L.M.: And your heart.
W.T.: Your heart—and your mind—and your imagination.
L.M.: Do you feel the love that nature has for us as you walk?
W.T.: Yes, I do, and the integration with nature. I feel nature responding. I have a whole slew of plants in my apartment hermitage in Chicago; they are really a community. One has to be very sensitive and open to understand that level of life. I had this little European cedar which I was very attached to; I had it for a bit more than a year—and then it died. I think one of the reasons it died was because I was going away a lot for weeks at a time. I had been taking good care of it, it was doing great, and all of a sudden, boom.
L.M.: You have envisioned, proposed a universal sannyasic order. What is happening to make your vision a reality?

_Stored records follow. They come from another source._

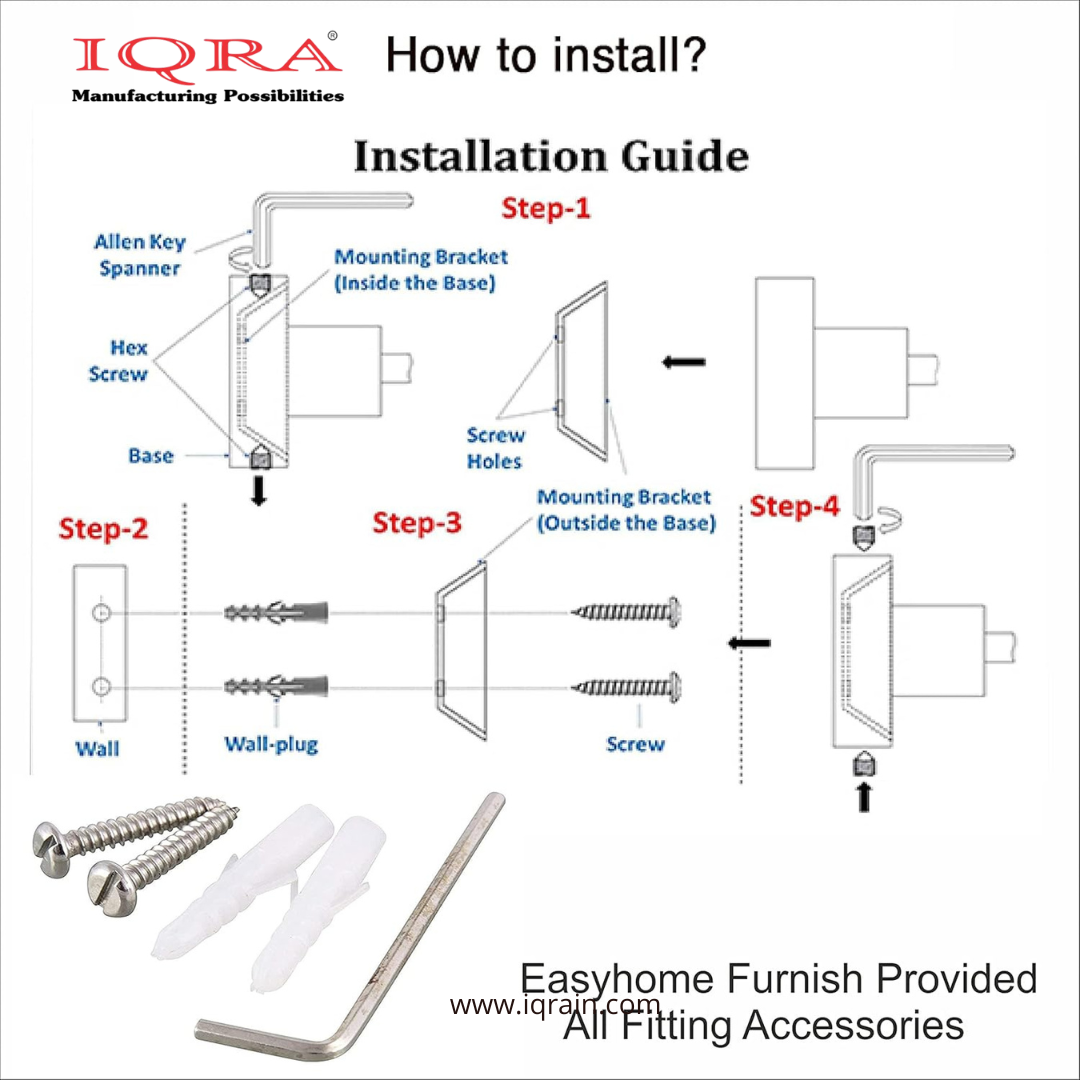 IQRA®
Manufacturing Possibilities

How to install?

Installation Guide

Step-1

Allen Key Spanner

Mounting Bracket (Inside the Base)

Hex Screw

Base

Screw Holes

Mounting Bracket (Outside the Base)

Step-2

Step-3

Step-4

Wall

Wall-plug

Screw

Easyhome Furnish Provided All Fitting Accessories

www.iqrain.com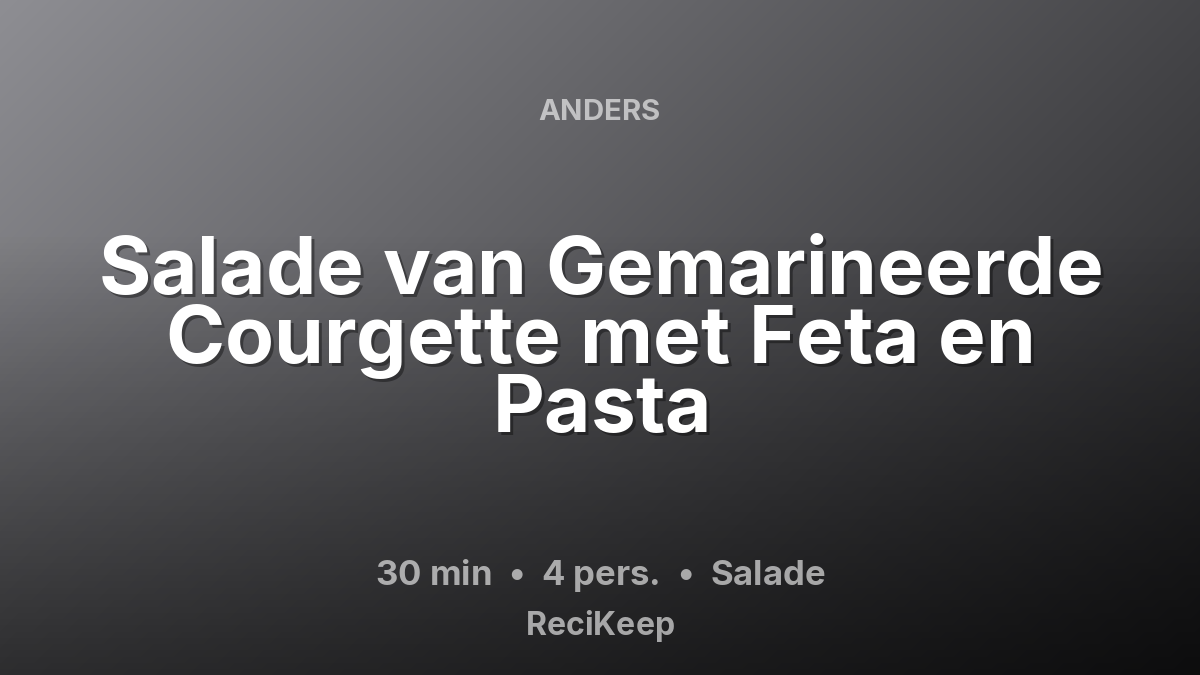 ANDERS

Salade van Gemarineerde Courgette met Feta en Pasta

30 min • 4 pers. • Salade

ReciKeep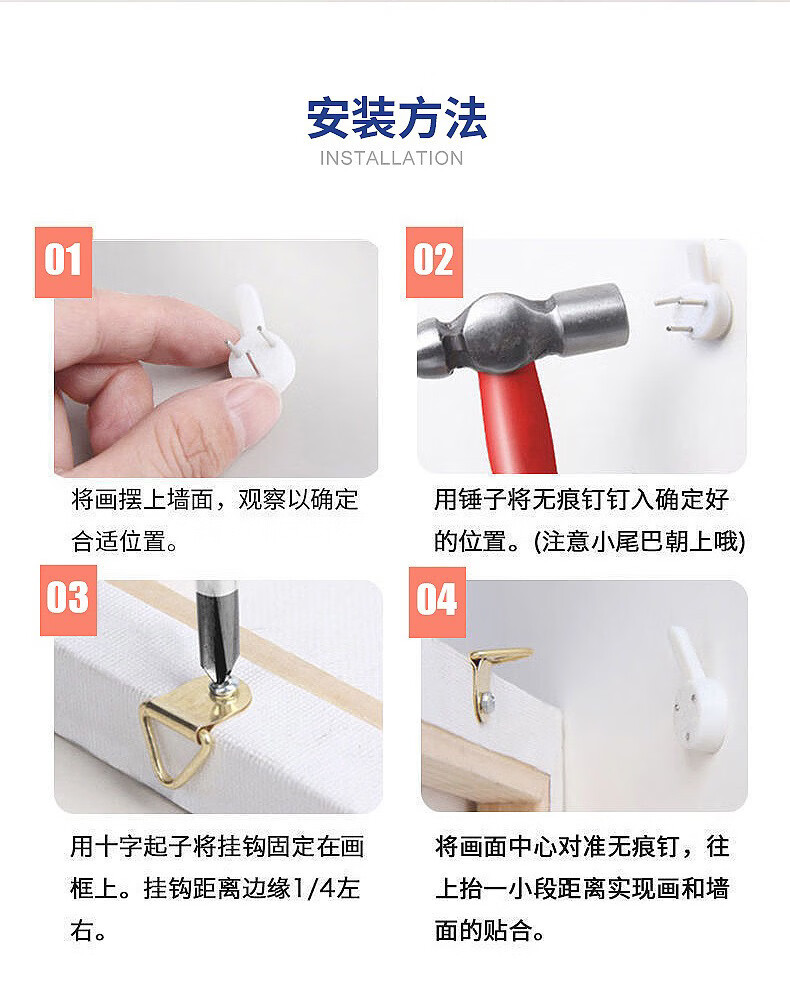 安装方法
INSTALLATION

01

将画摆上墙面，观察以确定合适位置。

02

用锤子将无痕钉钉入确定好的位置。(注意小尾巴朝上哦)

03

用十字起子将挂钩固定在画框上。挂钩距离边缘1/4左右。

04

将画面中心对准无痕钉，往上抬一小段距离实现画和墙面的贴合。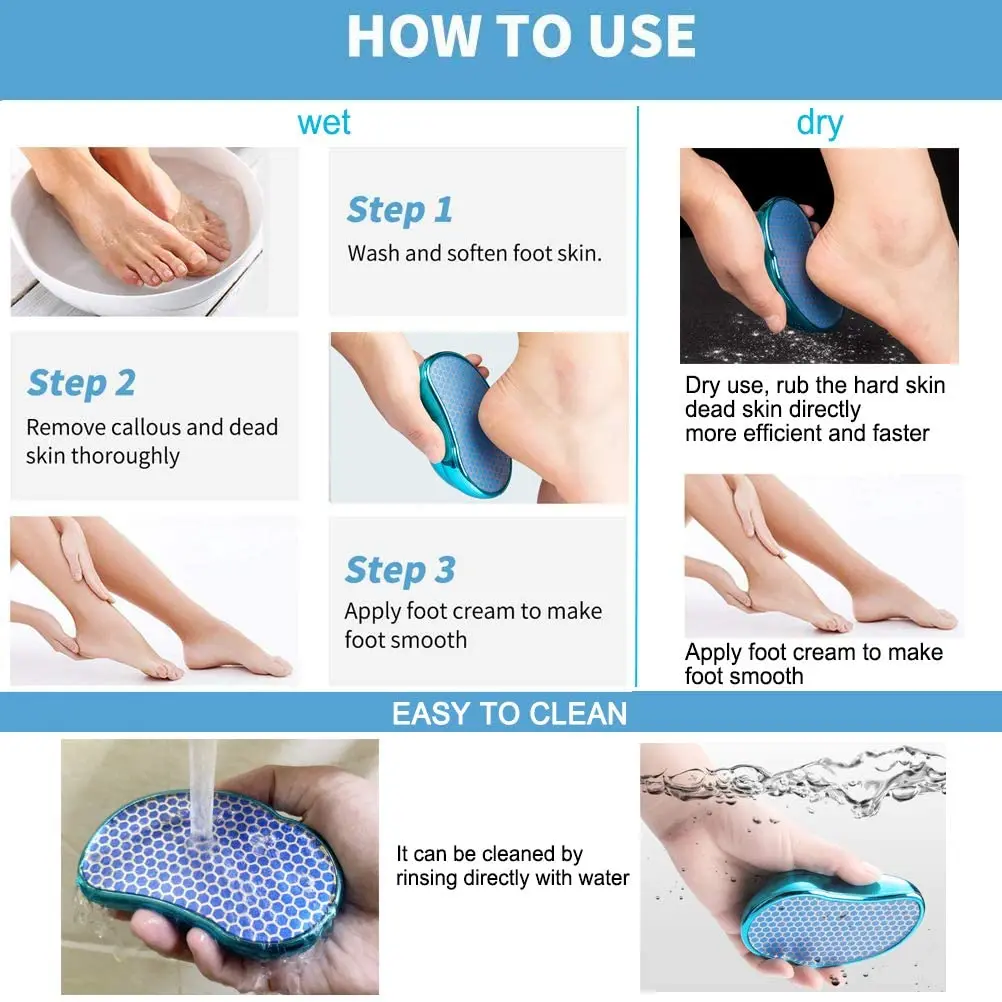 HOW TO USE

wet

Step 1
Wash and soften foot skin.

Step 2
Remove callous and dead skin thoroughly

Step 3
Apply foot cream to make foot smooth

dry

Dry use, rub the hard skin dead skin directly more efficient and faster

Apply foot cream to make foot smooth

EASY TO CLEAN

It can be cleaned by rinsing directly with water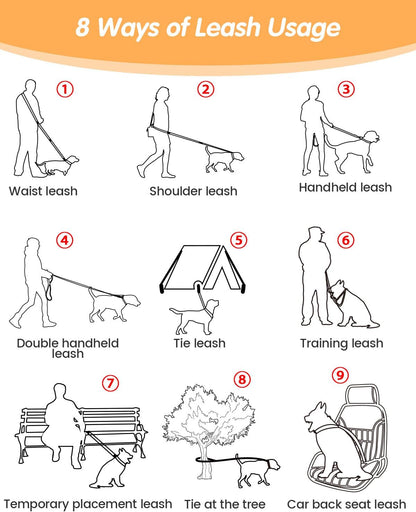 8 Ways of Leash Usage

1
Waist leash

2
Shoulder leash

3
Handheld leash

4
Double handheld leash

5
Tie leash

6
Training leash

7
Temporary placement leash

8
Tie at the tree

9
Car back seat leash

W..: I don't consider myself a founder of the order, but there are a number of Christian sannyasis now in America. Bede and I had talked a number of times about forming an order. He went back and forth with the idea, because the conservative Hindu establishment in India is very much against Christians taking sannyasa. Bede had second thoughts about even calling this sannyasa. But sannyasa is beyond religion. And though much of it may have grown up under the Hindu umbrella, sannyasa transcends Hinduism; it belongs to the collective experience of humanity.
L.M.: Do some of the Hindus also say that sannyasa transcends religion? It's not just Christians who say that.
W.T.: The Hindus have been saying this for thousands of years—that sannyasa is beyond formal religion, because it is focused on the Absolute—which cannot be contained by anyone. So I am encouraging this American group of Christian sannyasis.